— Start —

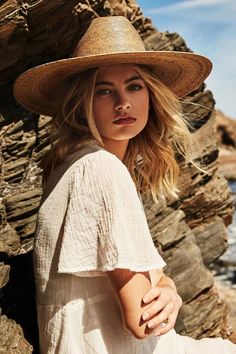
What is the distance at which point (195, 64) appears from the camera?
4234mm

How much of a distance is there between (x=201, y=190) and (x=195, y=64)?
240 inches

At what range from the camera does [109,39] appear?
12.0ft

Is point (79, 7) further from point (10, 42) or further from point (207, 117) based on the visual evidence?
point (207, 117)

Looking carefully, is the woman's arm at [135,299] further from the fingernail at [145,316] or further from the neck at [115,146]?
the neck at [115,146]

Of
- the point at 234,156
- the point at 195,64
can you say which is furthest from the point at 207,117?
the point at 234,156

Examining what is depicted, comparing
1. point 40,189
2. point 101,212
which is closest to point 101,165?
point 101,212

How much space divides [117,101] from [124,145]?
1.39ft

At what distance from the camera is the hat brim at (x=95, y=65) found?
353cm

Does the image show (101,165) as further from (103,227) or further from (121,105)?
(121,105)

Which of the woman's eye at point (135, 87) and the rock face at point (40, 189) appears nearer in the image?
the woman's eye at point (135, 87)


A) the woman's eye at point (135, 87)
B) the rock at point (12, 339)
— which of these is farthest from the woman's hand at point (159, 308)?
the woman's eye at point (135, 87)

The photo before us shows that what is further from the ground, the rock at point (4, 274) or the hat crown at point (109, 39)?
the hat crown at point (109, 39)

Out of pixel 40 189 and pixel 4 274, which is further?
pixel 40 189

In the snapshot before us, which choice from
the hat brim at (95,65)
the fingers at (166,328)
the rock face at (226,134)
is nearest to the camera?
the fingers at (166,328)
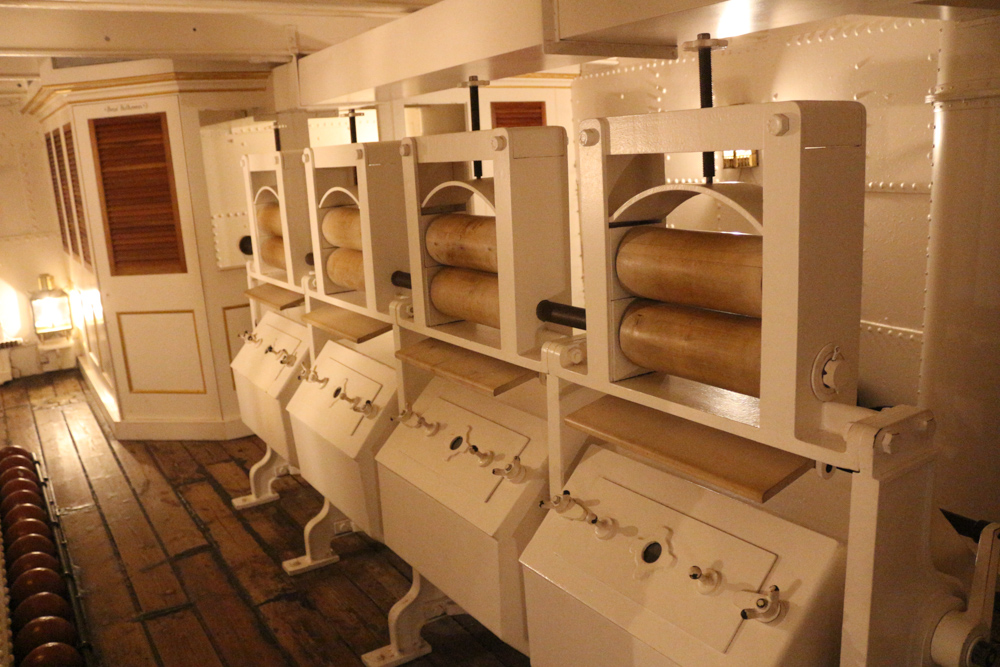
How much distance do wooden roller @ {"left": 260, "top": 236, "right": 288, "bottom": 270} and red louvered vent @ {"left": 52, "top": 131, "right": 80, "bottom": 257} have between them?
3.14 meters

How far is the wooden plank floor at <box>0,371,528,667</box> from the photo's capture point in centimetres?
361

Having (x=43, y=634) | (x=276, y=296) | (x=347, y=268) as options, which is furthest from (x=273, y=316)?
(x=43, y=634)

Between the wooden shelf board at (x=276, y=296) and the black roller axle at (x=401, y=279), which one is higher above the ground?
the black roller axle at (x=401, y=279)

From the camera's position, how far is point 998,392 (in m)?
2.77

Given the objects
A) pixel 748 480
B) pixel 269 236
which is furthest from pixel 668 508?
pixel 269 236

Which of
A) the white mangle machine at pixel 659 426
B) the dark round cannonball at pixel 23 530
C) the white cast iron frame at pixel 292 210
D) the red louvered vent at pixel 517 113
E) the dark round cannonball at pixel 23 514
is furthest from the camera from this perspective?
the red louvered vent at pixel 517 113

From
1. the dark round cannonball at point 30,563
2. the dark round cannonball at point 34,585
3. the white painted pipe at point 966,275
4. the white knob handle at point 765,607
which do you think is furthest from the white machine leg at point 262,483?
the white knob handle at point 765,607

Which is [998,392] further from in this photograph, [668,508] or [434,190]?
[434,190]

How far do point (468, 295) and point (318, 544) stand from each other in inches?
78.7

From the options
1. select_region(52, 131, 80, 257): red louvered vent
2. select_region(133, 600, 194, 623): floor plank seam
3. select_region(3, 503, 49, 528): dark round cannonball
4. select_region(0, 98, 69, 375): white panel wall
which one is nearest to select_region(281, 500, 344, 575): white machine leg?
select_region(133, 600, 194, 623): floor plank seam

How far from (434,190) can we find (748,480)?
63.0 inches

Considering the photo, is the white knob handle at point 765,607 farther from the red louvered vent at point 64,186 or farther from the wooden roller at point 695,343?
the red louvered vent at point 64,186

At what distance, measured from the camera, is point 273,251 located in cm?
491

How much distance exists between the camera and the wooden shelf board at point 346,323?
11.6 ft
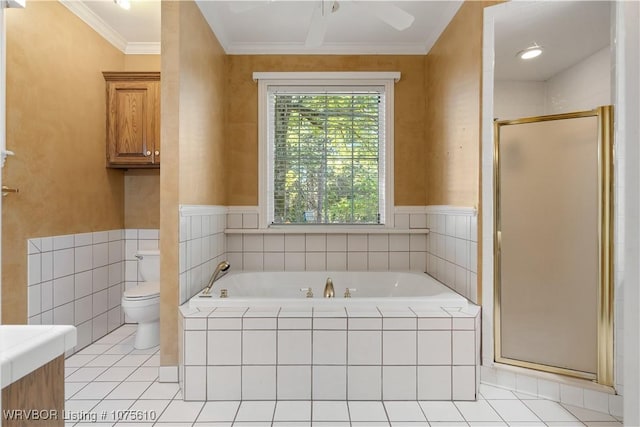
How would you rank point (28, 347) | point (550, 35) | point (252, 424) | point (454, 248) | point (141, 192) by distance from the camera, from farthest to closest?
point (141, 192)
point (454, 248)
point (550, 35)
point (252, 424)
point (28, 347)

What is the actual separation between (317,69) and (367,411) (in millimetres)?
2571

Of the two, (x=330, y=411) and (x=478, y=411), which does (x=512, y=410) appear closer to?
(x=478, y=411)

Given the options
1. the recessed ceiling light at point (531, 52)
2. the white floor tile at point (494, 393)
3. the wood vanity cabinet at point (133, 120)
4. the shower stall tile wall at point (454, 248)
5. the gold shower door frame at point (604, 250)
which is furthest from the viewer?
the wood vanity cabinet at point (133, 120)

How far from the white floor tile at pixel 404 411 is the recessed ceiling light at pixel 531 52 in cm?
242

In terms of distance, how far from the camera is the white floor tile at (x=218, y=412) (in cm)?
176

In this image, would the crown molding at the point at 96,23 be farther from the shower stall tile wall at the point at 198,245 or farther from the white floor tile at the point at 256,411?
the white floor tile at the point at 256,411

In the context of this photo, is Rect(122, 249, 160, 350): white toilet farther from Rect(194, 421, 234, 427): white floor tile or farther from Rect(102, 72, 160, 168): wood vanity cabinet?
Rect(194, 421, 234, 427): white floor tile

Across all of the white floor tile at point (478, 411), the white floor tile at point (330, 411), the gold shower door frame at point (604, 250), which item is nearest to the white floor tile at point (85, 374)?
the white floor tile at point (330, 411)

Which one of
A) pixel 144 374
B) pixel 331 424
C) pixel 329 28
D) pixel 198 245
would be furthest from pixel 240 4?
pixel 144 374

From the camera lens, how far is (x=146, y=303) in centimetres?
253

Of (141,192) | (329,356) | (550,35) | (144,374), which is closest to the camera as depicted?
(329,356)

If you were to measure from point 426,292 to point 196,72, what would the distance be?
2219 mm

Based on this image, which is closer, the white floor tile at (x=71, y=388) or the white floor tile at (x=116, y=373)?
the white floor tile at (x=71, y=388)

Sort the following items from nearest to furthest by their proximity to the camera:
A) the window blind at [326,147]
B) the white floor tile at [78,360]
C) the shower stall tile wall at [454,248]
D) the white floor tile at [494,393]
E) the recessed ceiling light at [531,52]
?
the white floor tile at [494,393] → the shower stall tile wall at [454,248] → the white floor tile at [78,360] → the recessed ceiling light at [531,52] → the window blind at [326,147]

— End —

Rewrite the listing above with "rock face" changed to "cliff face" everywhere and nothing else altered. Omit the pictures.

Response |
What is the distance at which point (195, 64) appears from the camera?
4234mm

How much of a distance is there between (x=201, y=190) and (x=195, y=64)?
240 inches

At what range from the camera does [109,39] appear?
12.0ft

Is point (79, 7) further from point (10, 42) or further from point (207, 117) based on the visual evidence?
point (207, 117)

Looking carefully, is the woman's arm at [135,299] further from the fingernail at [145,316] or further from the neck at [115,146]?
the neck at [115,146]

Of
- the point at 234,156
- the point at 195,64
can you say which is furthest from the point at 207,117?
the point at 234,156

Examining what is depicted, comparing
1. point 40,189
2. point 101,212
which is closest to point 101,165?
point 101,212

How much space divides [117,101] from [124,145]?
1.39ft

At what distance from the camera is the hat brim at (x=95, y=65) found?
353cm

Does the image show (101,165) as further from (103,227) or further from (121,105)?
(121,105)

Which of the woman's eye at point (135, 87) and the cliff face at point (40, 189) appears nearer in the image?
the woman's eye at point (135, 87)


A) the woman's eye at point (135, 87)
B) the rock at point (12, 339)
— which of these is farthest from the woman's hand at point (159, 308)?
the woman's eye at point (135, 87)

The photo before us shows that what is further from the ground, the rock at point (4, 274) or the hat crown at point (109, 39)?
the hat crown at point (109, 39)

Out of pixel 40 189 and pixel 4 274, which is further?
pixel 40 189

In the snapshot before us, which choice from
the hat brim at (95,65)
the fingers at (166,328)
the cliff face at (226,134)
is nearest to the camera?
the fingers at (166,328)
How much distance do wooden roller @ {"left": 260, "top": 236, "right": 288, "bottom": 270} and red louvered vent @ {"left": 52, "top": 131, "right": 80, "bottom": 257} have between them?
3.14 meters

How far is the wooden plank floor at <box>0,371,528,667</box> from the photo's capture point in centimetres?
361

Having (x=43, y=634) | (x=276, y=296) | (x=347, y=268) as options, which is furthest from (x=273, y=316)?
(x=43, y=634)

Between the wooden shelf board at (x=276, y=296) and the black roller axle at (x=401, y=279), which one is higher above the ground?
the black roller axle at (x=401, y=279)

From the camera's position, how far is point 998,392 (in m)?
2.77

Given the objects
A) pixel 748 480
B) pixel 269 236
which is furthest from pixel 668 508?
pixel 269 236

Which of
A) the white mangle machine at pixel 659 426
B) the dark round cannonball at pixel 23 530
C) the white cast iron frame at pixel 292 210
D) the red louvered vent at pixel 517 113
E) the dark round cannonball at pixel 23 514
is furthest from the camera from this perspective?
the red louvered vent at pixel 517 113

From
1. the dark round cannonball at point 30,563
2. the dark round cannonball at point 34,585
3. the white painted pipe at point 966,275
4. the white knob handle at point 765,607
which do you think is furthest from the white machine leg at point 262,483?
the white knob handle at point 765,607

Which is [998,392] further from in this photograph, [668,508] or [434,190]?
[434,190]

How far do point (468, 295) and point (318, 544) stand from each other in inches?
78.7

From the options
1. select_region(52, 131, 80, 257): red louvered vent
2. select_region(133, 600, 194, 623): floor plank seam
3. select_region(3, 503, 49, 528): dark round cannonball
4. select_region(0, 98, 69, 375): white panel wall
which one is nearest to select_region(281, 500, 344, 575): white machine leg?
select_region(133, 600, 194, 623): floor plank seam

How far from (434,190) can we find (748,480)?
63.0 inches

Considering the photo, is the white knob handle at point 765,607 farther from the red louvered vent at point 64,186 or farther from the wooden roller at point 695,343?
the red louvered vent at point 64,186

At what distance, measured from the camera, is point 273,251 located in cm?
491

How much distance exists between the camera and the wooden shelf board at point 346,323?
11.6 ft
How would you rank point (28, 347) | point (550, 35) | point (252, 424) | point (454, 248) | point (141, 192) by distance from the camera, from farthest to closest?
point (141, 192)
point (454, 248)
point (550, 35)
point (252, 424)
point (28, 347)

What is the actual separation between (317,69) and (367,411) (in millimetres)?
2571

Of the two, (x=330, y=411) and (x=478, y=411), which does (x=512, y=410) appear closer to?
(x=478, y=411)

Given the options
1. the recessed ceiling light at point (531, 52)
2. the white floor tile at point (494, 393)
3. the wood vanity cabinet at point (133, 120)
4. the shower stall tile wall at point (454, 248)
5. the gold shower door frame at point (604, 250)
which is furthest from the viewer?
the wood vanity cabinet at point (133, 120)

How far from the white floor tile at pixel 404 411 is the recessed ceiling light at pixel 531 52 in cm?
242

In terms of distance, how far from the camera is the white floor tile at (x=218, y=412) (in cm)?
176

In this image, would the crown molding at the point at 96,23 be farther from the shower stall tile wall at the point at 198,245 or farther from the white floor tile at the point at 256,411?
the white floor tile at the point at 256,411

In the context of this photo, is Rect(122, 249, 160, 350): white toilet farther from Rect(194, 421, 234, 427): white floor tile or farther from Rect(102, 72, 160, 168): wood vanity cabinet?
Rect(194, 421, 234, 427): white floor tile

Across all of the white floor tile at point (478, 411), the white floor tile at point (330, 411), the gold shower door frame at point (604, 250), which item is nearest to the white floor tile at point (85, 374)?
the white floor tile at point (330, 411)

Which one of
A) pixel 144 374
B) pixel 331 424
C) pixel 329 28
D) pixel 198 245
would be furthest from pixel 240 4?
pixel 144 374

From the camera lens, how far is (x=146, y=303) in centimetres?
253

Of (141,192) | (329,356) | (550,35) | (144,374), which is closest to the camera as depicted?
(329,356)

If you were to measure from point 426,292 to point 196,72, what would the distance be?
2219 mm

Based on this image, which is closer, the white floor tile at (x=71, y=388) or the white floor tile at (x=116, y=373)?
the white floor tile at (x=71, y=388)

Sort the following items from nearest to furthest by their proximity to the camera:
A) the window blind at [326,147]
B) the white floor tile at [78,360]
C) the shower stall tile wall at [454,248]
D) the white floor tile at [494,393]
E) the recessed ceiling light at [531,52]
?
the white floor tile at [494,393] → the shower stall tile wall at [454,248] → the white floor tile at [78,360] → the recessed ceiling light at [531,52] → the window blind at [326,147]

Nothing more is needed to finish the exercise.